The first was a presentation by the Academy of Natural Sciences on visual algae assessments. The second training was an introduction to the Streamkeeper program for new volunteers, and a refresher for current Streamkeepers.

Missed out and want to watch these training videos? Watch the algae training here and the Streamkeeper introduction here.
Streamkeepers Lend a Critical Hand & Voice
This spring, Kevin Roth and Chris Mendel from the Pennypack Ecological Restoration Trust were interviewed by 6ABC about the Streamkeeper program, and the wonderful work of our Streamkeepers. After the spot aired, countless people reached out to organizations across the Upstream Suburban Philadelphia Cluster! We hosted the recent Streamkeeper program introduction in response.
Monitoring Sites!
We are excited to highlight a few of our Streamkeeper sites. With 24 sites, we thought it would be interesting to go back and share information about some of our older sites.

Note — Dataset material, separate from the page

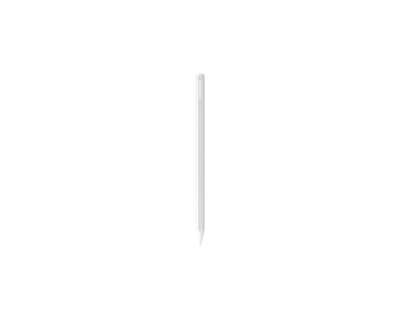 Планшет Samsung Galaxy Tab S12 Ultra 12/256ГБ, Wi-Fi, серебристый (SM-X940)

Thank you to Streamkeepers who continue to monitor your sites!
TTF 200: This site is below the headwaters of the Jenkintown creek at the Abington Monthly Meeting. It has an abundance of macro invertebrates, as well as two lined salamanders, and even northern red salamanders. This site is also a TTF staff level monitoring sites, as well as a site for macro invertebrate sampling.

This is an important and intriguing site, because it is at the headwaters, and where we have completed significant restoration work on the Abington Friends School and Abington Monthly Meeting campuses.
TTF 550: This site is located along Rock Creek, which is one of the major tributaries of the Tookany Creek. It is within the Curtis Arboretum owned by Cheltenham Township; a Friends of Curtis group formed recently. The Township has implemented a number of environmental improvements, and a tributary that flows through the park is in the process of being day lit. Rock Creek, especially along this section, is characterized by beautiful exposed rock outcroppings.

Rock Creek originates on the far side of Route 309.